**Exercise description**
Quote the lines below word for word.

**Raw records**
--------------------------------
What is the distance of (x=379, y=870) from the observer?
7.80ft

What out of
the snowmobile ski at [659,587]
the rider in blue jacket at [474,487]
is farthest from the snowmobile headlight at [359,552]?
--------------------------------
**Task answer**
What is the distance of (x=379, y=870) from the observer?
7.80ft

What out of
the snowmobile ski at [659,587]
the rider in blue jacket at [474,487]
is farthest from the snowmobile headlight at [359,552]?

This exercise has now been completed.